Le 8 novembre 2012, par Paul-Antoine Fix

Nicholas Evans a écrit le grand livre érudit des langues du monde avant que celles-ci ne s’évanouissent et que leur poésie ne s’évapore

#éditions La Découverte #Nicholas Evans #Société

Société Saviez-vous qu’il y a plus de distance entre les langues parlées à Wilyi et Jabiru (distant de 200 km dans le nord de l’Australie) qu’entre Berlin et Moscou ? La diversité linguistique est une des plus grandes richesses de l’humanité et elle est en péril. Les langues meurent. La Bible, via le mythe de la tour de Babel, présente la particularité des langues comme une malédiction. Faux répond Nicholas Evans, linguiste émérite dans Ces mots qui meurent. L’auteur nous livre ici une ode au langage et aux différences culturelles. Nous allons plonger dans le monde de la linguistique et de l’ethnologie, et ce n’est pas un voyage de tout repos. L’éventail des langues est tellement vaste ! Pour se faire une idée, la Papouasie-Nouvelle-Guinée en compte 847, et les États-Unis comptent plus de 64 lignages linguistiques différents (formant la base de 143 langues).

C’est un univers complexe que celui de l’ethnologie rebutant le novice.
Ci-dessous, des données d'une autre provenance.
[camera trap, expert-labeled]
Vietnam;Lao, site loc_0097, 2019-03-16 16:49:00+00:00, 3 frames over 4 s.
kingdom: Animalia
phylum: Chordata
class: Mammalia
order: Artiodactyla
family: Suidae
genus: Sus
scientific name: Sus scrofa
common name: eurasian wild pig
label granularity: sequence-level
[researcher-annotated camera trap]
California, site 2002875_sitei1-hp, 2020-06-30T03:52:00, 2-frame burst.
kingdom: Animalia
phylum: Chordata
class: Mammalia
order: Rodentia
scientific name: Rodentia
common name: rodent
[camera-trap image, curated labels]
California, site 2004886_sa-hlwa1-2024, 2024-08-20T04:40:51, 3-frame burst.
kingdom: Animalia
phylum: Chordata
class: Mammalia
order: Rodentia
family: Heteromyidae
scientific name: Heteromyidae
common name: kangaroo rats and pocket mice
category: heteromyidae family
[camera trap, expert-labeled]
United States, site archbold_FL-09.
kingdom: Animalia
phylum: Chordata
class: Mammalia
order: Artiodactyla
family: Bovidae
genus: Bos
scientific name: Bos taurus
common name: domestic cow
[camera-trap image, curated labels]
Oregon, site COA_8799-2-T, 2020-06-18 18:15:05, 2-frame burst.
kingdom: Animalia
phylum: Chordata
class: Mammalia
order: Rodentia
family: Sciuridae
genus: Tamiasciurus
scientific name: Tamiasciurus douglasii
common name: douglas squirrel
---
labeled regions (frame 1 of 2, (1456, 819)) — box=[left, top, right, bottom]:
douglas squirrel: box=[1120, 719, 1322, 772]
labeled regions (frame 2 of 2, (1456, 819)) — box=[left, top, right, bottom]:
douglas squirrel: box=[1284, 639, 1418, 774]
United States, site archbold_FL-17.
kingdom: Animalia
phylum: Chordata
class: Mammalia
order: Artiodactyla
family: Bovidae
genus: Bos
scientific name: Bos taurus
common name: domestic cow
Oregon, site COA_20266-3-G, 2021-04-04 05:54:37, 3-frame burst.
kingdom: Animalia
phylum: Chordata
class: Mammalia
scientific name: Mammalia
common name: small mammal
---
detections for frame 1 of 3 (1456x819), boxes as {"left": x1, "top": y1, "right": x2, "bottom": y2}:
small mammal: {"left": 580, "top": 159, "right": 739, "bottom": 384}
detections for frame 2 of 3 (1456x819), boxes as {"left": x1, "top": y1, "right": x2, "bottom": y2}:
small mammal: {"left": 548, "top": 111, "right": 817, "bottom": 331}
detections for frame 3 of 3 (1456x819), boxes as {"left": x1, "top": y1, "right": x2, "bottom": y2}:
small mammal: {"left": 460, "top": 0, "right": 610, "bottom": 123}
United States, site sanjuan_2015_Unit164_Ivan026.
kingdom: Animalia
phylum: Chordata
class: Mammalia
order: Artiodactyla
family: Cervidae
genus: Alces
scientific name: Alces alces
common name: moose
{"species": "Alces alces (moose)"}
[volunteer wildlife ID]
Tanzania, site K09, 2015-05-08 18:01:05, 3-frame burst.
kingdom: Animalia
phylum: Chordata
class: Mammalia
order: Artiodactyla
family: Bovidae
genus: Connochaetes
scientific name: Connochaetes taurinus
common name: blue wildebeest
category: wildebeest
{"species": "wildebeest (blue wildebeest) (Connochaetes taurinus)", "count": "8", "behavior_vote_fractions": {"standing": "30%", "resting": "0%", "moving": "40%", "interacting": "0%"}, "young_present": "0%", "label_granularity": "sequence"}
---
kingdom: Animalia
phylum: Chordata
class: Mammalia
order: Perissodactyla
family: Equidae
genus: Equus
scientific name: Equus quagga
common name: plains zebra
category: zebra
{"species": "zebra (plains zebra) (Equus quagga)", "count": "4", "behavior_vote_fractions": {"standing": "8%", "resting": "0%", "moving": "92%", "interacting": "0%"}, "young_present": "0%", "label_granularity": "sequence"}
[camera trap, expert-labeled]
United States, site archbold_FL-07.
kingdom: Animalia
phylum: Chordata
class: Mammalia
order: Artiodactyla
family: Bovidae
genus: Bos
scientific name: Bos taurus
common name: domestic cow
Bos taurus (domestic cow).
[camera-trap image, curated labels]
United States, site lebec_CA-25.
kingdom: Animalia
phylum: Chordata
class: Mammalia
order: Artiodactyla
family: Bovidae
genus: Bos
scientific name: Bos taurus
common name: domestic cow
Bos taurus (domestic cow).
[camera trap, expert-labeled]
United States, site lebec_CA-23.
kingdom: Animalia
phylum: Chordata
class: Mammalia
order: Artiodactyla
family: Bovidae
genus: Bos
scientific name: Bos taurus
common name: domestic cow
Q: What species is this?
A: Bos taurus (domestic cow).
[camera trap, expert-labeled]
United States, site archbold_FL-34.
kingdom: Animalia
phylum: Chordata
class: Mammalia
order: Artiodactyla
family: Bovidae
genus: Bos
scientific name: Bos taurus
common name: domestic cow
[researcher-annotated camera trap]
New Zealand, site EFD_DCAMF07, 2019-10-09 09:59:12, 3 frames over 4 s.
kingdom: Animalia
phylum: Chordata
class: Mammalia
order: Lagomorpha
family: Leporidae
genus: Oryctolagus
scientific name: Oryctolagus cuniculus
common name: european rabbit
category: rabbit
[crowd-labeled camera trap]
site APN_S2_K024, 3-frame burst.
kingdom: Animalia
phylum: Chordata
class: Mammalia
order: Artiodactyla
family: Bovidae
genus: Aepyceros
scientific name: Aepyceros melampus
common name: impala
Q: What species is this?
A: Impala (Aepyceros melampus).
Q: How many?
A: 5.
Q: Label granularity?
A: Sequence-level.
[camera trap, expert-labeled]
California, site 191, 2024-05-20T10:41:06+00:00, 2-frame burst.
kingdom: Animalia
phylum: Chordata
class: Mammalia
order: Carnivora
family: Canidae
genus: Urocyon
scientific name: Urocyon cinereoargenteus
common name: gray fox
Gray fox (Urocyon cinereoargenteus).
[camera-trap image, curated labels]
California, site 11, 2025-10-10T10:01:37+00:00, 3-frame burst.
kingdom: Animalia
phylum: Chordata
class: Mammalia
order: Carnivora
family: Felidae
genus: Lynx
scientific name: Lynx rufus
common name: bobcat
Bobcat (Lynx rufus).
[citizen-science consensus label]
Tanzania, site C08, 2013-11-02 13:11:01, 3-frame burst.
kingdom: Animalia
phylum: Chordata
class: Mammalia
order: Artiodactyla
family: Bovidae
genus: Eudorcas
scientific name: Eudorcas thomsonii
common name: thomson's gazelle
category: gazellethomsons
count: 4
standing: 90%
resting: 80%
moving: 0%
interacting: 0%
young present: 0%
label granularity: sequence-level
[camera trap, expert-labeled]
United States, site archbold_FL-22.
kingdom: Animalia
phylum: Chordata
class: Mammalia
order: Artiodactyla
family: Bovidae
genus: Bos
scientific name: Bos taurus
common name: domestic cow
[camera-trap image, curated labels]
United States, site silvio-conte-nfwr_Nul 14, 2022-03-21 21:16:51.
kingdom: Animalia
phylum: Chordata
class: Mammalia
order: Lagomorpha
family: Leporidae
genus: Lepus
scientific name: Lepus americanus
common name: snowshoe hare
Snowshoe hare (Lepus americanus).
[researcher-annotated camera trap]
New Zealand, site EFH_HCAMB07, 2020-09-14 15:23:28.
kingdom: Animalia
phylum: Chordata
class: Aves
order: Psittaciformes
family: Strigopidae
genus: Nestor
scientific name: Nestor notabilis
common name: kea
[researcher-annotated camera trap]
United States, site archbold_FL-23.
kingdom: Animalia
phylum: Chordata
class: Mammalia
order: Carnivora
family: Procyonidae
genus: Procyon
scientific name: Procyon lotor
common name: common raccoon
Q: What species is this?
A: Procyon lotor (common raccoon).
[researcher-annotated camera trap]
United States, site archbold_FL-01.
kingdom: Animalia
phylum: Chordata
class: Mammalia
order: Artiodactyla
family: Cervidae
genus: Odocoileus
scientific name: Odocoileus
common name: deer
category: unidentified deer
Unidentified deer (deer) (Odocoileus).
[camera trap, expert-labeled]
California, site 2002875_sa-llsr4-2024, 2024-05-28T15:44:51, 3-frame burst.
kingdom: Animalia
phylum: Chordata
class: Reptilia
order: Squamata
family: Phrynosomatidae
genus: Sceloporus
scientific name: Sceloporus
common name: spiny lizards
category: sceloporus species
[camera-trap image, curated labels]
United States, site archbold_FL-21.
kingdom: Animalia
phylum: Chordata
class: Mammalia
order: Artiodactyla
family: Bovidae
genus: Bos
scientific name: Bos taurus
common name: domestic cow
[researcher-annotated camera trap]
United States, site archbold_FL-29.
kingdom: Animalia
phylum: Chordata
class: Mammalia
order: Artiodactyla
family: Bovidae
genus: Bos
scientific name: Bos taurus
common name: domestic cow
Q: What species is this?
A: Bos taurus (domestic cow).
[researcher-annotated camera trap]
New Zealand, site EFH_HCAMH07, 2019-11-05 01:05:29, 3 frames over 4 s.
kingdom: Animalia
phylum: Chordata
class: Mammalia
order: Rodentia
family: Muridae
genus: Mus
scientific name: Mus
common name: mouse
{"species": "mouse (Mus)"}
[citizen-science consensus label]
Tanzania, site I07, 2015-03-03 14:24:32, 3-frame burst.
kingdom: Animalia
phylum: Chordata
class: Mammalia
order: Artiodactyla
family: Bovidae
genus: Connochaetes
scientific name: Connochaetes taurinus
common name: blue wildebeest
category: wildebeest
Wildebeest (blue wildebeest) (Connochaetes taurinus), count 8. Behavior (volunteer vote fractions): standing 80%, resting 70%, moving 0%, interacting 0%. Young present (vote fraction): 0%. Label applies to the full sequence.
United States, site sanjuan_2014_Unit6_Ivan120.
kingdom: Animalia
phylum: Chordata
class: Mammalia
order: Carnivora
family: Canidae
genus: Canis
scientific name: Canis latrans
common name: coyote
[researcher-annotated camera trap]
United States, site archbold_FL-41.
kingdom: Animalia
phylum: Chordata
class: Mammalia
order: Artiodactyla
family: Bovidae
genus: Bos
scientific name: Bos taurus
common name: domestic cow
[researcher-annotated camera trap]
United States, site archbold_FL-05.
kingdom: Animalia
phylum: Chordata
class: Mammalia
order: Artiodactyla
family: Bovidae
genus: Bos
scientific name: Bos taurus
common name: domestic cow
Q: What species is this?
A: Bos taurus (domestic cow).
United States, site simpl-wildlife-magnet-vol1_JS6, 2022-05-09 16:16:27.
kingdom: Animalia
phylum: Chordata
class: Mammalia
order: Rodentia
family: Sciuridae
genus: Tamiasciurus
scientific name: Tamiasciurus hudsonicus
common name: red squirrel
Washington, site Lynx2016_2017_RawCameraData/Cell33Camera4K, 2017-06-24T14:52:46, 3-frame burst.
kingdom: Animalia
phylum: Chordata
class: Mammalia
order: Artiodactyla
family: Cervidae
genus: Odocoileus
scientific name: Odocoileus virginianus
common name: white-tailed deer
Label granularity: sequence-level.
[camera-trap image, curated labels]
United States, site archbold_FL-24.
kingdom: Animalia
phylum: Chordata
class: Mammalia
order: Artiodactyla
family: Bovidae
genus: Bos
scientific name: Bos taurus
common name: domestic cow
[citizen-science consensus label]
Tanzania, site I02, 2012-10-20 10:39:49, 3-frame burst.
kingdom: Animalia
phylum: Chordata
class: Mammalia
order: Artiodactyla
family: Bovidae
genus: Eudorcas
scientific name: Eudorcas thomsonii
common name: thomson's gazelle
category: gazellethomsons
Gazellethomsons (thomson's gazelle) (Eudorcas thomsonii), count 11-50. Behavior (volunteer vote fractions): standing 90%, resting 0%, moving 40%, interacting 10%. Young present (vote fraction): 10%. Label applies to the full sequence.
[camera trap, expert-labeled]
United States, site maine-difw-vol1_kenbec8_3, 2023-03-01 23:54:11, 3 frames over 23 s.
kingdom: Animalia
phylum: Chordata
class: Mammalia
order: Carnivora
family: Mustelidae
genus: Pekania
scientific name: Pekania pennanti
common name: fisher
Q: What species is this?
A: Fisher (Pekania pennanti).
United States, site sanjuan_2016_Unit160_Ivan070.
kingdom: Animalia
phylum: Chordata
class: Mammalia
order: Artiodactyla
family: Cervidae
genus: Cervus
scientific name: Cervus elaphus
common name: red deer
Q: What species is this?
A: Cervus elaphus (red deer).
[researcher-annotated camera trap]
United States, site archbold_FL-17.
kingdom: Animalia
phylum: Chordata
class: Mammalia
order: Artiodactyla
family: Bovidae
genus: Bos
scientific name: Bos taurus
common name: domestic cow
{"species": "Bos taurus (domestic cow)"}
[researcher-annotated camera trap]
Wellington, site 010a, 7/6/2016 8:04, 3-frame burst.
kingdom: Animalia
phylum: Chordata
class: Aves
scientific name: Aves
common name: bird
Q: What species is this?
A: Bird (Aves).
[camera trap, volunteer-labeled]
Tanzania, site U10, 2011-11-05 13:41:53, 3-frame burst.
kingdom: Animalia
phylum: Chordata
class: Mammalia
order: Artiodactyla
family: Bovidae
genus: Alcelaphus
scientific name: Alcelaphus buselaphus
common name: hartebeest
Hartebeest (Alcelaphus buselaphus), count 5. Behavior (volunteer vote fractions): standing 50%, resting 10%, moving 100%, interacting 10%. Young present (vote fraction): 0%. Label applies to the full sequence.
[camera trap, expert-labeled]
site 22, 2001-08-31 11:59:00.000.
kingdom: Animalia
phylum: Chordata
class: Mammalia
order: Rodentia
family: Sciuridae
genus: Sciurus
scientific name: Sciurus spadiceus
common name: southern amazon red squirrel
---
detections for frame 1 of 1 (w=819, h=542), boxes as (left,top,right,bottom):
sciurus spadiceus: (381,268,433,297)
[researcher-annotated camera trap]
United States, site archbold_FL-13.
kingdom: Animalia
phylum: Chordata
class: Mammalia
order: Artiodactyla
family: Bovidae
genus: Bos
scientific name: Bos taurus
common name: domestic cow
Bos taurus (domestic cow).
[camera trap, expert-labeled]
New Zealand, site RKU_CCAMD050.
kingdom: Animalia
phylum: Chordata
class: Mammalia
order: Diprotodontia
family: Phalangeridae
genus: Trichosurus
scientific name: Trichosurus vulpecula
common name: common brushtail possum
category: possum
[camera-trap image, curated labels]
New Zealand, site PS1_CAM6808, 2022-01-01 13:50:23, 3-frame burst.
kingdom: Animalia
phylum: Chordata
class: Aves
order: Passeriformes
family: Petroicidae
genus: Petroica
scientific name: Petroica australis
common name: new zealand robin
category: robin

Mais fort heureusement pour nous un des grands principes suivi par Evans durant le livre est l’illustration par l’exemple. Nous voilà en voyage. Imaginez-vous croiser les locuteurs de l’oksapmin (Papouasie-Nouvelle-Guinée) utilisant un système numérique de base 27, chaque nombre étant représenté par un membre du corps (le 8 est le coude par exemple) et ceux de l’arramba comptant en base 6 (45 656 soit 66 se dira wi). En revanche vous ne retiendrez pas qu’en navajo le mot là signifie « donner un objet fin et flexible », mais vous aurez compris que les navajos n’ont pas de verbe pour donner, et que le fait de transmettre est exprimé directement en fonction de l’objet. C’est d’ailleurs de cette manière qu’il faut aborder le livre, en le feuilletant, en le reposant pour y revenir plus tard. Les connaissances techniques de notre guide dans la jungle des langues sont impressionnantes. Submergé par les informations l’attitude de lecture est trouvée : pas question ici d’intégrer ne serait-ce que quelques mots ou deux d’une langue aborigène. Ici nous est proposé de sentir l’épaisseur que peut revêtir une science comme la linguistique avec ses défis, ses impasses et surtout ses implications dans la culture. Vous vous prendrez vite à citer pour vos amis, livre ouvert, un passage sur tel ou tel tribus n’ayant aucun repère gauche droite (données toujours subjectives) mais la référence permanente aux quatre coins cardinaux. Ce livre passera ensuite d’est en ouest le long de la table pour être feuilleté. Peut-être cela fera-t-il prendre conscience à tout un chacun que les langues se doivent d’être sauvées, sauvegarder du moins. En effet la grande majorité de ces langues ne comptent plus que quelques milliers de locuteurs et ne possèdent pas toutes de textes écrits. On dit qu’en Afrique, quand un ancien disparaît c’est une bibliothèque qui brûle, ce sera le cas lorsque mourra, un ami d’Evans, Pat Gabori, un des huit derniers locuteurs du kayardild.



Repères :

Ces mots qui meurent, traduit de l’anglais par Marc Saint-Upéry, éditions La Découverte, (Paris), 388 p., 28,50€. Sortie : septembre 2012.